# TEXT PROVIDED
--- Start ---

Out of the Ashes of Smyrna

Cappella Romana has created an extraordinary and rare program on the theme of the endurance of Byzantine chant traditions near the end of the Ottoman Empire that were preserved by the diaspora of Greek-speaking refugees from the city once known as Smyrna (now İzmir). Performances will be in Seattle (10 November at 7.30pm at St. Demetrios Greek Cathedral) and Portland (11 November at 8pm at St. Mary’s Cathedral and 12 November at 3pm at Holy Trinity Greek Orthodox Cathedral). You can also access the performance online a week after the premiere.

In 1922, one of the worst episodes of “ethnic cleansing” reached its climax with the Burning of Smyrna and the massacre of Greeks and Armenians in this multicultural center. Cappella Romana’s John Michael Boyer writes in his program essay of the violence, all too familiar from current events, which overtook this “most important commercial port in the Eastern Mediterranean … the image of an international cosmopolitan city with the Greek element paramount in a modernized economy and an urbane society”:

According to American eye-witnesses, on the 13th of September at noon, the Kemalists set fires in the Greek and Armenian districts of the city, forcing its 400,000 Greeks to run toward the wharf. At night, on the narrow strip of the Quai, the inhospitable night sea ahead and flames approaching behind, the Greeks were in a living Hell. Ships of the allied fleet in the open sea, following orders which they had received from their countries, observed “systematic political neutrality.”

--- End ---

From the Smyrna text, print the passage starting at "Out of the Ashes" and ending after "after the premiere.". The records play no part in this work.

# SUPPLIED MATERIAL

--- Start ---

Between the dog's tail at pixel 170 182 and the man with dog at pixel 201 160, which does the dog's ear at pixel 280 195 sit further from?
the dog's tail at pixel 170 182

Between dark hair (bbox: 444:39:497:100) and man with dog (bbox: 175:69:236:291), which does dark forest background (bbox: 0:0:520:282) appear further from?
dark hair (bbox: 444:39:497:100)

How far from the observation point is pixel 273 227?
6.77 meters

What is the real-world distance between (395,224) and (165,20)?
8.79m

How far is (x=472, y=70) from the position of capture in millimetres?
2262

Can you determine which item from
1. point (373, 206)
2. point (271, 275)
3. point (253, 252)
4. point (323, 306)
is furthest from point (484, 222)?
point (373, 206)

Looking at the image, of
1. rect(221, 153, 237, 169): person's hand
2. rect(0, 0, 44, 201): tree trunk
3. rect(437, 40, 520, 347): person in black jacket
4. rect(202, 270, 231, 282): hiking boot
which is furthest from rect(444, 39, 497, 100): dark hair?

--- End ---

# TASK SOLUTION
Out of the Ashes of Smyrna

Cappella Romana has created an extraordinary and rare program on the theme of the endurance of Byzantine chant traditions near the end of the Ottoman Empire that were preserved by the diaspora of Greek-speaking refugees from the city once known as Smyrna (now İzmir). Performances will be in Seattle (10 November at 7.30pm at St. Demetrios Greek Cathedral) and Portland (11 November at 8pm at St. Mary’s Cathedral and 12 November at 3pm at Holy Trinity Greek Orthodox Cathedral). You can also access the performance online a week after the premiere.